Wer das Edelmetall als Geldanlage ohne Zwischenprodukte erwerben möchte, sollte Goldbarren oder -münzen kaufen. Dabei gibt es aber einiges zu beachten.
Im Gegensatz zu anderen Edelmetallen wie Silber, Platin oder Palladium ist Gold in der Schweiz von der Mehrwertsteuer befreit. Allerdings gibt es beim Kauf und Verkauf von Münzen oder Barren beim Edelmetallhändler oder in einer Bank gewisse Preisspannen.
«Der Kunde bekommt am meisten Gold für sein Geld, wenn er Goldbarren in einer hohen Einheit kauft», sagt Hablützel. Wenn man beispielsweise einen 1 Kilogramm schweren Goldbarren kaufe, bezahle man nur einmal die Produktionskosten für den Barren. «Wenn der Kunde jedoch zehnmal einen 100-Gramm-Goldbarren kauft, bezahlt er zehnmal die Fabrikationskosten.» Die Kehrseite sei jedoch, dass man mit zehn 100-Gramm-Goldbarren viel flexibler sei als mit einem 1-Kilogramm-Barren. «Aus diesem Grund empfehlen wir eher Goldbarren mit einem Gewicht von 1 Unze bis 250 Gramm», sagt Hablützel.
Gold-Käufer sollten auch einkalkulieren, dass durch die Lagerung Kosten entstehen.
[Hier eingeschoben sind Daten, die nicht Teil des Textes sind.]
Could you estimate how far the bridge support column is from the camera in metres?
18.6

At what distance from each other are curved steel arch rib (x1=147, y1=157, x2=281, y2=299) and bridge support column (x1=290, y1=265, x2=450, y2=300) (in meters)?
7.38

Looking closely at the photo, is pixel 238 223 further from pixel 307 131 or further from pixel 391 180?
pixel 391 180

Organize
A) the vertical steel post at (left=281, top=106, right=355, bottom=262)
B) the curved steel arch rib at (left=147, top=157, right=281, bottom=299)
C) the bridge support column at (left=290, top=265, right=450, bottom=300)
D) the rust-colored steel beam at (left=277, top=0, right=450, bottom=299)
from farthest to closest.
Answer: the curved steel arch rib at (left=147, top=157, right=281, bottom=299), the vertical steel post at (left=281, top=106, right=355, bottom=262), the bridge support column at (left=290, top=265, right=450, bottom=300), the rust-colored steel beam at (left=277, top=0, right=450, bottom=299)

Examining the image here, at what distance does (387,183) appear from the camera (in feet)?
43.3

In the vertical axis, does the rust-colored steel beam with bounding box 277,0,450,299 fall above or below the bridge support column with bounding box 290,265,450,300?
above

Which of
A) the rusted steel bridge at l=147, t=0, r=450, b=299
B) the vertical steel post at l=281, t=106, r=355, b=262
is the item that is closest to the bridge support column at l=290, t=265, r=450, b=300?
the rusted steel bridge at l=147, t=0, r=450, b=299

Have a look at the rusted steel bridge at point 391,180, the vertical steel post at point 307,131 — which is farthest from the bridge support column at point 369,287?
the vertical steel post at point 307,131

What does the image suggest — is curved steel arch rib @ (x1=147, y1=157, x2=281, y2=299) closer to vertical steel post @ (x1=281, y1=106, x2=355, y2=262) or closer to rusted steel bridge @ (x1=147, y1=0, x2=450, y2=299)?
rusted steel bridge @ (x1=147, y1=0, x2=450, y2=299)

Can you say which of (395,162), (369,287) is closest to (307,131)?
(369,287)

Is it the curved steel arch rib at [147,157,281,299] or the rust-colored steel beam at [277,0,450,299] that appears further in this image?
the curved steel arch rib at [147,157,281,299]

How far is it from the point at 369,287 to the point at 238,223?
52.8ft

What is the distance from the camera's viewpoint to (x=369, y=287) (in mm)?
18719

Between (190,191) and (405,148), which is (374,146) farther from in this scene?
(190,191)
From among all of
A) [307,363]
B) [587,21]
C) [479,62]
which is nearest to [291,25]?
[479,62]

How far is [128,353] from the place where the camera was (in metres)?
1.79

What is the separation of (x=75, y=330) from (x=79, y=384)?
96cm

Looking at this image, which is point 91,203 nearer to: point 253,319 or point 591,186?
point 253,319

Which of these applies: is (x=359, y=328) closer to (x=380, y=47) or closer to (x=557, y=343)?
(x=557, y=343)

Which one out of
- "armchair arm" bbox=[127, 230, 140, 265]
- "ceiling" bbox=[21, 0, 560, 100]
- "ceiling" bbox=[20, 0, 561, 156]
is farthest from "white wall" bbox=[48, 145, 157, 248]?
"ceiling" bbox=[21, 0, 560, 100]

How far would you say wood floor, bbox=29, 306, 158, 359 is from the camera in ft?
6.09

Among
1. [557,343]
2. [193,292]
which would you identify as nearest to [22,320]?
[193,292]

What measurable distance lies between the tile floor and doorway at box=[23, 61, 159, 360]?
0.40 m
Zudem sollten sie sich bewusst sein, dass Anlagen in Gold weder Zinsen noch Dividenden abwerfen. Als wichtig gilt beim Kauf von Barren auch, dass diese das Label der London Bullion Market Association (LBMA) haben. Ohne dieses sind sie in Europa kaum handelbar. Das Label besagt, dass die Barren unter strengen sozialen und nachhaltigen Regeln hergestellt wurden und dass das Gold auch entsprechend geschürft wurde.